▸ DONNÉES FOURNIES:

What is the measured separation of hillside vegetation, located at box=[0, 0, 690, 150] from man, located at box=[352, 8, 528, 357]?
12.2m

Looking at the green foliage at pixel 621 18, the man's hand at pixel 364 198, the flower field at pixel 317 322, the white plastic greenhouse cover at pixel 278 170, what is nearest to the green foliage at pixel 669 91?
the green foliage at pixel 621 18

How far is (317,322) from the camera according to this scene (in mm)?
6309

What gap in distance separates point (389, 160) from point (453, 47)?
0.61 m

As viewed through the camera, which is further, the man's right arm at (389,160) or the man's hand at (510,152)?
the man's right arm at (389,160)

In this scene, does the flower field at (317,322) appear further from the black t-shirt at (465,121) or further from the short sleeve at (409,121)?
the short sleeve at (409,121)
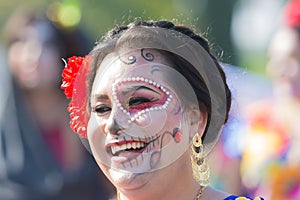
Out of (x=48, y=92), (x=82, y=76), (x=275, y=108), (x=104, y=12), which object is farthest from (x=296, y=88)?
(x=104, y=12)

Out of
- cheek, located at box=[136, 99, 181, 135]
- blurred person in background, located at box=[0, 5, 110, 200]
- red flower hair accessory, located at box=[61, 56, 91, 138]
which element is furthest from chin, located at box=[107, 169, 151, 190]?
blurred person in background, located at box=[0, 5, 110, 200]

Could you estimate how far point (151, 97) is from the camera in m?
4.28

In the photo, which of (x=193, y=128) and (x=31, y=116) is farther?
(x=31, y=116)

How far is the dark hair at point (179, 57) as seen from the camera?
434 centimetres

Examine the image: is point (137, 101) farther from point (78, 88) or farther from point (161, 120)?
point (78, 88)

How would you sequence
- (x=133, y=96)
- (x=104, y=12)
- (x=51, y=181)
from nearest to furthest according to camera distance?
(x=133, y=96)
(x=51, y=181)
(x=104, y=12)

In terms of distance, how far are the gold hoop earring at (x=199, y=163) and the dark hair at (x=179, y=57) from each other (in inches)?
5.3

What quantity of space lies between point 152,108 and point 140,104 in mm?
47

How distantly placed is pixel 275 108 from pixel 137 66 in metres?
2.77

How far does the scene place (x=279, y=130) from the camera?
22.4 ft

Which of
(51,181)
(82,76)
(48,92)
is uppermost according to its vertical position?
(82,76)

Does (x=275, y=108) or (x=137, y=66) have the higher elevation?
(x=137, y=66)

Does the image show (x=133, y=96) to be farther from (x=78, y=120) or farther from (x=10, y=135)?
(x=10, y=135)

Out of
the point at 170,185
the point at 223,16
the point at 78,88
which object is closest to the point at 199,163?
the point at 170,185
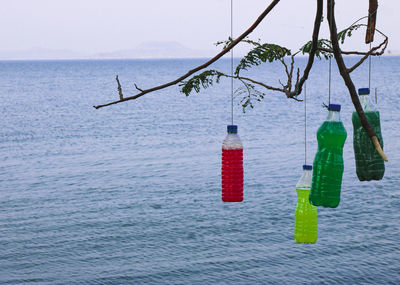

▸ OBJECTIF:
Mettez à jour toutes les lignes ci-dessus en remplaçant « flower field » par « field of flowers », sans rien modifier d'autre. N'incluez pas les images dans la réponse.

▸ RÉSULTAT ATTENDU:
What is the measured separation of hillside vegetation, located at box=[0, 0, 690, 150] from man, located at box=[352, 8, 528, 357]?
12.2m

Looking at the green foliage at pixel 621 18, the man's hand at pixel 364 198, the field of flowers at pixel 317 322, the white plastic greenhouse cover at pixel 278 170, what is nearest to the green foliage at pixel 669 91?
the green foliage at pixel 621 18

How far is (317,322) from the camera according to this scene (in mm)?
6309

What gap in distance separates point (389, 160) from point (453, 47)?
0.61 m

As viewed through the camera, which is further, the man's right arm at (389,160) or the man's hand at (510,152)?
the man's right arm at (389,160)

In this scene, does the field of flowers at (317,322) appear further from the black t-shirt at (465,121) or further from the short sleeve at (409,121)?
the short sleeve at (409,121)
Out of (x=48, y=92), (x=82, y=76), (x=275, y=108), (x=104, y=12), which object is farthest from (x=296, y=88)?
(x=104, y=12)

Out of
- cheek, located at box=[136, 99, 181, 135]
- blurred person in background, located at box=[0, 5, 110, 200]
- red flower hair accessory, located at box=[61, 56, 91, 138]
which element is furthest from chin, located at box=[107, 169, 151, 190]?
blurred person in background, located at box=[0, 5, 110, 200]

Could you estimate how far point (151, 97) is from the camera in m?
4.28

In the photo, which of (x=193, y=128) and (x=31, y=116) is farther?
(x=31, y=116)

How far is the dark hair at point (179, 57) as seen from the camera?
434 centimetres

Examine the image: is point (137, 101) farther from point (78, 88) or farther from point (161, 120)?
point (78, 88)

How would you sequence
- (x=133, y=96)
- (x=104, y=12)
- (x=51, y=181)
from nearest to furthest according to camera distance?
(x=133, y=96)
(x=51, y=181)
(x=104, y=12)

In terms of distance, how far are the gold hoop earring at (x=199, y=163) and the dark hair at (x=179, y=57) from each other (in inches)?
5.3

What quantity of space lies between point 152,108 and point 140,104 in mm?
47

How distantly placed is pixel 275 108 from pixel 137 66 in metres?
2.77

How far does the scene place (x=279, y=130) from the camera?
22.4 ft

Which of
(51,181)
(82,76)
(48,92)
is uppermost according to its vertical position?
(82,76)

Does (x=275, y=108) or (x=137, y=66) have the higher elevation?
(x=137, y=66)

Does the image show (x=133, y=96) to be farther from (x=78, y=120) or farther from (x=10, y=135)?
(x=10, y=135)

Out of
the point at 170,185
the point at 223,16
the point at 78,88
which object is closest to the point at 199,163?
the point at 170,185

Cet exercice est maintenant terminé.